TASK REQUIREMENTS
Copy out everything from the line containing "Which entry among" down to the end of the records, word for word. Leave the pictures out.

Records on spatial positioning
_ _ _ _
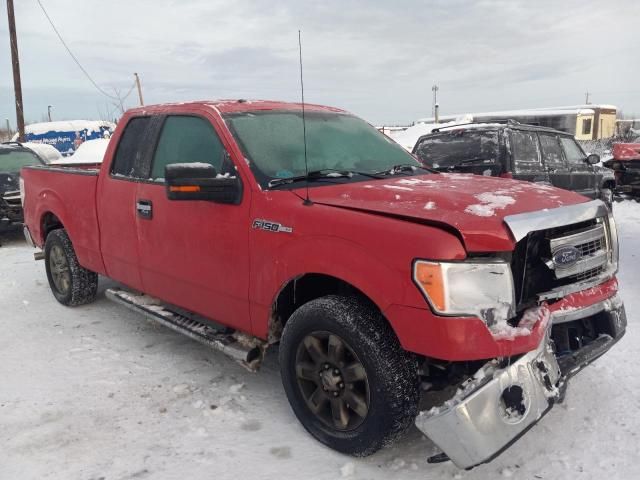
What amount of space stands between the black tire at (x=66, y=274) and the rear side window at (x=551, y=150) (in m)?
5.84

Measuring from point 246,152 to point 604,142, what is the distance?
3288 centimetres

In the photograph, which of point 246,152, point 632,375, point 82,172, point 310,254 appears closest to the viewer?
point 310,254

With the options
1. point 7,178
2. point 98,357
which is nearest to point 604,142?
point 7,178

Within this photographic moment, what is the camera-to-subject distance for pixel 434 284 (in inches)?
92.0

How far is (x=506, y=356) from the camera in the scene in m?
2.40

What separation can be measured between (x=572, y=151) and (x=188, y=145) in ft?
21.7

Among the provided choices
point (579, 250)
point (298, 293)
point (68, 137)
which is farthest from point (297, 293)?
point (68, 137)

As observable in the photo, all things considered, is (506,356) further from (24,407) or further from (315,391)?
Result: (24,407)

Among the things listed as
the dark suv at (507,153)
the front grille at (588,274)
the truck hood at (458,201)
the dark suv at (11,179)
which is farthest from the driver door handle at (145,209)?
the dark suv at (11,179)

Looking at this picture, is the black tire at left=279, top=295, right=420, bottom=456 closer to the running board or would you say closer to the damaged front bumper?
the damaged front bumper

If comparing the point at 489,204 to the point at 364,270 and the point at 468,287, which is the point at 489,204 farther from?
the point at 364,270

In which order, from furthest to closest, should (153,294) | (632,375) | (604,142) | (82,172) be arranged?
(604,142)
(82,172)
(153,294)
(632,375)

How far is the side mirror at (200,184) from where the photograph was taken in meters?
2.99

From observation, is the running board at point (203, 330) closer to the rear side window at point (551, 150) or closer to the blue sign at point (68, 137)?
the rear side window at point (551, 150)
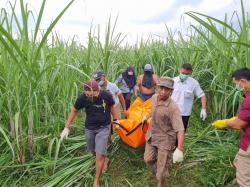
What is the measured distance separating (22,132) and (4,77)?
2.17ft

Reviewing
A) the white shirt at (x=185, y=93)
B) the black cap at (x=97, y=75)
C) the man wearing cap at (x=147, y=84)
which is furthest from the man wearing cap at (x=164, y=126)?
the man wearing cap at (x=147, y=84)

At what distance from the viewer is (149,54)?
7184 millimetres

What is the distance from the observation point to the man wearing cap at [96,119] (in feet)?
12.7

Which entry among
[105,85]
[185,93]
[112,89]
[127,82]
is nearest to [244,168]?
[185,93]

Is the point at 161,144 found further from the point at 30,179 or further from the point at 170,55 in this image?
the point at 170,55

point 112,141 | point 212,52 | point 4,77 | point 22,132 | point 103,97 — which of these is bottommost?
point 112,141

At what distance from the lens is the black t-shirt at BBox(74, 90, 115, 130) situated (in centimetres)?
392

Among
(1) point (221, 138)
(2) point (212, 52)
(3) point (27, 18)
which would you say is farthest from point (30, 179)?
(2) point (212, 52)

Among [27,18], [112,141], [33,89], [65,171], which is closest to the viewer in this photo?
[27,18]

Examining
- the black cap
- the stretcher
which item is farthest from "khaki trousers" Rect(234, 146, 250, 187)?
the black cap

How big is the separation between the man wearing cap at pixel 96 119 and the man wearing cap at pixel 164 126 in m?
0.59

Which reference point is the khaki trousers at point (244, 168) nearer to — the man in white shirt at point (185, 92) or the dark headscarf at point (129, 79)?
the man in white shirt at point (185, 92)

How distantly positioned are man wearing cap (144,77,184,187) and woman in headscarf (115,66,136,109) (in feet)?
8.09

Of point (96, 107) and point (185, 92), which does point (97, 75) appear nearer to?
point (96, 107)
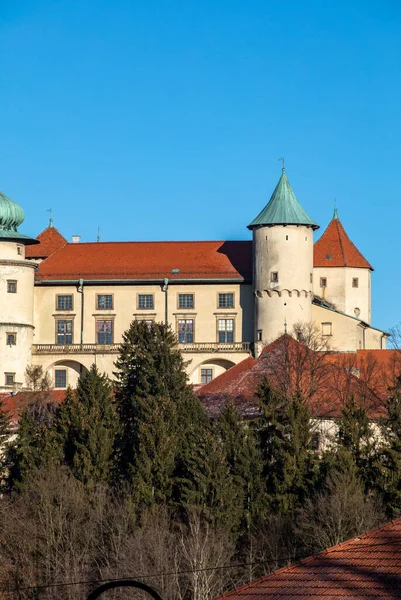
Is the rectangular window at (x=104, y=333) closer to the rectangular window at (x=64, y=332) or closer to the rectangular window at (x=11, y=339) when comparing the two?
_ _ _ _
SOLUTION TO THIS TASK
Which entry among
[105,85]
[185,93]
[112,89]
[127,82]
is nearest to [244,168]?
[185,93]

Is the point at 161,144 found further from the point at 30,179 or further from the point at 170,55 in this image?
the point at 170,55

point 112,141 | point 212,52 | point 4,77 | point 22,132 | point 103,97 — which of these is bottommost?
point 112,141

At what distance from the lens is the black t-shirt at BBox(74, 90, 115, 130) situated (in centimetres)?
392

Among
(1) point (221, 138)
(2) point (212, 52)
(3) point (27, 18)
which would you say is farthest from point (30, 179)?
(2) point (212, 52)

Among [27,18], [112,141], [33,89], [65,171], which is closest to the viewer in this photo?
[27,18]

Examining
- the black cap
- the stretcher
which item is farthest from "khaki trousers" Rect(234, 146, 250, 187)?
the black cap

How big is the separation between the man wearing cap at pixel 96 119 and the man wearing cap at pixel 164 126 in m?
0.59

Which reference point is the khaki trousers at point (244, 168) nearer to — the man in white shirt at point (185, 92) or the dark headscarf at point (129, 79)?
the man in white shirt at point (185, 92)

How distantly positioned are man wearing cap (144,77,184,187) and woman in headscarf (115,66,136,109) (in feet)?
8.09

Of point (96, 107) and point (185, 92), which does point (97, 75) appear nearer to?
point (96, 107)
Is the rectangular window at (x=104, y=333) closer to the rectangular window at (x=64, y=332) or closer to the rectangular window at (x=11, y=339) when comparing the two?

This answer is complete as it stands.